Hmmm? I can't even begin to imagine why you wouldn't know why she doesn't respond. Seems quite clear to me.
These emails may be worded in a way that don't seem to require a response.
There's obviously tension here - would a " thanks for the update" response from her really make a difference? Are the emails worded in a way that would try to make her feel bad? Maybe she's having personal issues - have you asked her how SHE'S doing? She did put in 14 years - maybe she's physically or mentally damaged from it.
No, YOU should not continue to send updates regularly.
Your HUSBAND - whose sister and mother this is - should be the one to update his sister regularly.
It's not on either one of you if SIL chooses not to respond.

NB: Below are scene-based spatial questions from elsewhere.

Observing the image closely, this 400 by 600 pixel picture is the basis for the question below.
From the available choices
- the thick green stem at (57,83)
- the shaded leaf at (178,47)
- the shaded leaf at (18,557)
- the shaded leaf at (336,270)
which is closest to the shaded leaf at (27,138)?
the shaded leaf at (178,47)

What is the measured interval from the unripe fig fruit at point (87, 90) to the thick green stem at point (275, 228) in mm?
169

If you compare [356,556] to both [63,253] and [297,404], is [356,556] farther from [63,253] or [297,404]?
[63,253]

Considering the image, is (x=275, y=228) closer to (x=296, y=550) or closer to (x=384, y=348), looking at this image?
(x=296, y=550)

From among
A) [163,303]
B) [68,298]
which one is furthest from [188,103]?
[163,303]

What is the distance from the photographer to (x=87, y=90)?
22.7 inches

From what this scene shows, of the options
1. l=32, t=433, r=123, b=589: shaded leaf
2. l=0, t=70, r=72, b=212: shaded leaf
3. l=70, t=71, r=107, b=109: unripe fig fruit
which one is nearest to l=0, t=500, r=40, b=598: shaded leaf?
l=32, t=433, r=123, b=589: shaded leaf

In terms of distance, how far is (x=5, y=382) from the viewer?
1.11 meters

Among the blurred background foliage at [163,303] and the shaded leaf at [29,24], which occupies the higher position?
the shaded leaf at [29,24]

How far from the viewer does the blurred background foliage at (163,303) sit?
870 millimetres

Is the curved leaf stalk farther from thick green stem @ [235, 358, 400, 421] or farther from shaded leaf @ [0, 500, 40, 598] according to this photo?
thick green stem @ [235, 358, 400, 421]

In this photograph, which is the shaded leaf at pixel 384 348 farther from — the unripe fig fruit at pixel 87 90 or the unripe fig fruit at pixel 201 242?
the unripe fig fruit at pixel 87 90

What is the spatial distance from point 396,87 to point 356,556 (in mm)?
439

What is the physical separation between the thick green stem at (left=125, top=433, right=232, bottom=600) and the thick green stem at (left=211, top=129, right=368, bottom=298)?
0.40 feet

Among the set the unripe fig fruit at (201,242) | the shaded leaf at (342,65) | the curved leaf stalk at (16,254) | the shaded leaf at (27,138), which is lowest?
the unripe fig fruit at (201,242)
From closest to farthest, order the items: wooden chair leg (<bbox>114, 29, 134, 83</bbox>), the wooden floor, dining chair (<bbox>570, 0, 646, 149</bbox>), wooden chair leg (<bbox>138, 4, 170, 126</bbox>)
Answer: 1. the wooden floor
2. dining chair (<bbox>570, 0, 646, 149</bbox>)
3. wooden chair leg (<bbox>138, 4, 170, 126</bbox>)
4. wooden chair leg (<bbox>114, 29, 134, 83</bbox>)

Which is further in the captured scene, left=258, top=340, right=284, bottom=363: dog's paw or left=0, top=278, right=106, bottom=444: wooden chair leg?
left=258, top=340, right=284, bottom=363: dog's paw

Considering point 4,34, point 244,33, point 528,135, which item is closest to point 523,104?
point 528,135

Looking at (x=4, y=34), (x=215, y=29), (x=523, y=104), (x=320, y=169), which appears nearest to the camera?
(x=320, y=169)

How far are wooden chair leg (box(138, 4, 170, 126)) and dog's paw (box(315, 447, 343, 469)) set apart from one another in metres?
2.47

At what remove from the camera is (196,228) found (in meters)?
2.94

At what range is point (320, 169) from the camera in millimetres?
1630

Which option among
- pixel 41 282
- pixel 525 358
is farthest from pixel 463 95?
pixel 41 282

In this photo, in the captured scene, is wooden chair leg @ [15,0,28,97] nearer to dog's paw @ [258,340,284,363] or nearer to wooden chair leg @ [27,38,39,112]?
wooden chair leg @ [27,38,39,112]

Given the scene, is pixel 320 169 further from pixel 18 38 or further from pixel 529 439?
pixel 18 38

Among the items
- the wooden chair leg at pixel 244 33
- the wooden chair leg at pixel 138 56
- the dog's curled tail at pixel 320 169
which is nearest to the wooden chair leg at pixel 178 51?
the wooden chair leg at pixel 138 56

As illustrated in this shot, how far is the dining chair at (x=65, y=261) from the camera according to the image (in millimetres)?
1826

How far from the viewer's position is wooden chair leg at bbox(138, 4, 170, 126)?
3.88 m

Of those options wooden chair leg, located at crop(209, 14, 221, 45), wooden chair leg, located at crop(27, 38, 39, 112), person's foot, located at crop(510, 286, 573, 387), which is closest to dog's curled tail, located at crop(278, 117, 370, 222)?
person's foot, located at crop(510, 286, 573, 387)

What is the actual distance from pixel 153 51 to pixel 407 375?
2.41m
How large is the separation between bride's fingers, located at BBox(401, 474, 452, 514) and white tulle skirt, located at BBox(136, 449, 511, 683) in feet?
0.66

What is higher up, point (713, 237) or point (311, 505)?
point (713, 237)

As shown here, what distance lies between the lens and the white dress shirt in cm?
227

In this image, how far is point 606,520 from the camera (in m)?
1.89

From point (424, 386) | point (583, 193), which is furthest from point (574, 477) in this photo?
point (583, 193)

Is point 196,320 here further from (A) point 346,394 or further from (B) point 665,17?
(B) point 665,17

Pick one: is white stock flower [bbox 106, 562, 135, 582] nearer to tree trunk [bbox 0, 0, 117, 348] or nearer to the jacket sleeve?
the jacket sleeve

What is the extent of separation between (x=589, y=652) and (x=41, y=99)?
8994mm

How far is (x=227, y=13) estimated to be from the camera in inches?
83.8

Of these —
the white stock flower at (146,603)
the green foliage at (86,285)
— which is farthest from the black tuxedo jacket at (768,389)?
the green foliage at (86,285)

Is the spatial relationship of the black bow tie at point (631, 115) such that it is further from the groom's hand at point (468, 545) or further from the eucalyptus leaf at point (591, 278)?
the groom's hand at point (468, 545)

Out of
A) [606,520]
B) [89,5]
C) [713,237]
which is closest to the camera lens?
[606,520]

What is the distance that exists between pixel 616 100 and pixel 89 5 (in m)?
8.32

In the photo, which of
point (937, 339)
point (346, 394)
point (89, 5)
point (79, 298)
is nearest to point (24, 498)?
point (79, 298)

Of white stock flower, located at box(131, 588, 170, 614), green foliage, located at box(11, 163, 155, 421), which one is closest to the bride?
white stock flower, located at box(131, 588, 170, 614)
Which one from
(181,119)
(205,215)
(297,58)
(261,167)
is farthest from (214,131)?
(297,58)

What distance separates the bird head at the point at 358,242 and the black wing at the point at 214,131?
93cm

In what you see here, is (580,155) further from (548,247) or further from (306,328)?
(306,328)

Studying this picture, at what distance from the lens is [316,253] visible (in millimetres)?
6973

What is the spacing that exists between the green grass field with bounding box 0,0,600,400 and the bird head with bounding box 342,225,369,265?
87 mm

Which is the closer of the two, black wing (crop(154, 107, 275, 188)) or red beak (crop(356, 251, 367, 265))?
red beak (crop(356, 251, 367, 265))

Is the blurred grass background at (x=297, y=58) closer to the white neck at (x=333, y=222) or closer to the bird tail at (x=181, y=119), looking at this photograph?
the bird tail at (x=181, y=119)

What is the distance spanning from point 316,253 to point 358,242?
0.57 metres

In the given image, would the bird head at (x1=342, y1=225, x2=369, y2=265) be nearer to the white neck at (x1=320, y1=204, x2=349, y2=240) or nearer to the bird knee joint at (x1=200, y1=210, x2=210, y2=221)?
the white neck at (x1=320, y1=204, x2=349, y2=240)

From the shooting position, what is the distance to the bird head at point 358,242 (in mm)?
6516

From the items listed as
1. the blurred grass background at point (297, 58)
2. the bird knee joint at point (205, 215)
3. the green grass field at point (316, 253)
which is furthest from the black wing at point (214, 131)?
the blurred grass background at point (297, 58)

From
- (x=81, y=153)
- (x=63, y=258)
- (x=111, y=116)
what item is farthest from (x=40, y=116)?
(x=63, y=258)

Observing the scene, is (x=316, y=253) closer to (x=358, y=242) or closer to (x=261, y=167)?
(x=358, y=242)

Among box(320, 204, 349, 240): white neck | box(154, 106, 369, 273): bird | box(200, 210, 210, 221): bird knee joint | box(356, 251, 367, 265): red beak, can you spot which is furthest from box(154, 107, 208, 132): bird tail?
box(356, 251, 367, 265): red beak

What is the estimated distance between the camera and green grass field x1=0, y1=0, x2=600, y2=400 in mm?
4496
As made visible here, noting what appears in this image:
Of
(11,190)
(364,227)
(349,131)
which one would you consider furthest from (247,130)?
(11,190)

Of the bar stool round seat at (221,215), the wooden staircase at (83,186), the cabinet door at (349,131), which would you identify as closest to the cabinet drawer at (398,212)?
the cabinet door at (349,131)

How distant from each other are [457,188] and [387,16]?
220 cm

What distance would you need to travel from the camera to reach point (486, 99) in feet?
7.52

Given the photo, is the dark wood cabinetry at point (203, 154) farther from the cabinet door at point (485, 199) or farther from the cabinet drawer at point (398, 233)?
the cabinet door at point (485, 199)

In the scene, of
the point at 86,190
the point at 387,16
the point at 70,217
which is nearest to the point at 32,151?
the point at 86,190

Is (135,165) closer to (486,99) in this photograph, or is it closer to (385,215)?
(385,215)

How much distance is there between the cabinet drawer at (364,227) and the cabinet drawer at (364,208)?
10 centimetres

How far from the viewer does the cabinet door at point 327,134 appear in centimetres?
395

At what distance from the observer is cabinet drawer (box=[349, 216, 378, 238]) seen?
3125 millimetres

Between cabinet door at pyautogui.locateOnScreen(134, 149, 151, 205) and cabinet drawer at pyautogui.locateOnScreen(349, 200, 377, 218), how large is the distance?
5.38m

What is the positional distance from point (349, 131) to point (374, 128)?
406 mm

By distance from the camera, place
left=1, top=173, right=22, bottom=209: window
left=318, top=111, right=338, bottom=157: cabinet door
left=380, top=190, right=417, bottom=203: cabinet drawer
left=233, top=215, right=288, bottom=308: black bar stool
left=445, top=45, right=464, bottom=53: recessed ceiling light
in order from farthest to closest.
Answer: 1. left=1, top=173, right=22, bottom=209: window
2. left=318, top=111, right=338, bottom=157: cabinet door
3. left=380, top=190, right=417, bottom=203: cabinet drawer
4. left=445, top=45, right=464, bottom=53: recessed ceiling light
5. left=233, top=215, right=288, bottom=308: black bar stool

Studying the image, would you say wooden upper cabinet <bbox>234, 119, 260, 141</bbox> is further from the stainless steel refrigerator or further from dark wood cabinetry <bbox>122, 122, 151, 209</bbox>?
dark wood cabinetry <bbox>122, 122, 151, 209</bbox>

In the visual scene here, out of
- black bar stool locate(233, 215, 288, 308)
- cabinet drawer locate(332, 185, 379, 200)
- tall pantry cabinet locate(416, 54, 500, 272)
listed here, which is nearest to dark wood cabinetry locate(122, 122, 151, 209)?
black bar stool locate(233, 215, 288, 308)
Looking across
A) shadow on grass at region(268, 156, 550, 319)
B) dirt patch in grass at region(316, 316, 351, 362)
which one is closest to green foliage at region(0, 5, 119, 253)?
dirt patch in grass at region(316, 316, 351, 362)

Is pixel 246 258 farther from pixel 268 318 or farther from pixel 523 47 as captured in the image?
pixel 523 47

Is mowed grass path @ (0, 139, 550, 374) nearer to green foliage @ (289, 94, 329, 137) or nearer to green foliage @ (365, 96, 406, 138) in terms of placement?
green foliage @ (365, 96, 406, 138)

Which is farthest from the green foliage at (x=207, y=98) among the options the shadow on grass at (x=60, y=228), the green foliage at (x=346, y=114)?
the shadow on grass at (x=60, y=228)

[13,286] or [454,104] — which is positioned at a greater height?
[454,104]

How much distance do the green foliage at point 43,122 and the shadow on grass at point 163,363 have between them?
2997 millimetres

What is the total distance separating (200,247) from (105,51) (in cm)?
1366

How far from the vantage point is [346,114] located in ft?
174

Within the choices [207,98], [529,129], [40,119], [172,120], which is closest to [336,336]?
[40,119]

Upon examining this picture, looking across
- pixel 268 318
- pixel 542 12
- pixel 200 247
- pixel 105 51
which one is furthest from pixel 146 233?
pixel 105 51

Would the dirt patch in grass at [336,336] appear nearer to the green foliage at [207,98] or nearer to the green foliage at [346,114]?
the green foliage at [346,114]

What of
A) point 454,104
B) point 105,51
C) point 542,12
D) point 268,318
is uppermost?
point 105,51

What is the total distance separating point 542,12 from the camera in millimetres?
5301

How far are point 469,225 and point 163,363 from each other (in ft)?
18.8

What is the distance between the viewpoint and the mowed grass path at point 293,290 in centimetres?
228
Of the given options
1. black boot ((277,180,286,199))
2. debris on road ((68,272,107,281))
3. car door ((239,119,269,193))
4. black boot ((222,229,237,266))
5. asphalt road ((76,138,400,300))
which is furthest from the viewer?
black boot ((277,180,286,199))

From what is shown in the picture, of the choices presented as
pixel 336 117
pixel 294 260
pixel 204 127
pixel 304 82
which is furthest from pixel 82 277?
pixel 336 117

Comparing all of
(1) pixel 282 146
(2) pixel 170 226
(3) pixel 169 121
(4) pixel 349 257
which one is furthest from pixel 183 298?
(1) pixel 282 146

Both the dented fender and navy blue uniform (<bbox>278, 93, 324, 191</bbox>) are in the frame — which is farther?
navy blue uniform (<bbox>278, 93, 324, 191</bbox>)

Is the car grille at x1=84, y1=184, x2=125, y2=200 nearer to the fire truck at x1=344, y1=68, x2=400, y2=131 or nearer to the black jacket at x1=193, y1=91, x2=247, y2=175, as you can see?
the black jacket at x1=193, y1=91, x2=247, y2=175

Is your husband's relationship with this sister acrimonious? If so, has it always been so? Or is this new behavior on the part of your SIL?
My one sister NEVER responded to updates about our mother's health. Never. I still let her know, but I did it for MY sake, not hers. And it had nothing to do with "covering myself". I didn't want to look back in 10 years, 20 years, whatever, and ask myself if by NOT letting sister know what was going on, did I inadvertently "rob" her of time with our mother? So now that all is said and done, I can look in the mirror and know that I did the right thing by letting her know how bad mom was getting - the choice to not respond was hers, and she can never, ever use the excuse "well, no one ever told me how bad mom was". By keeping her in the loop, I removed that excuse from her lexicon.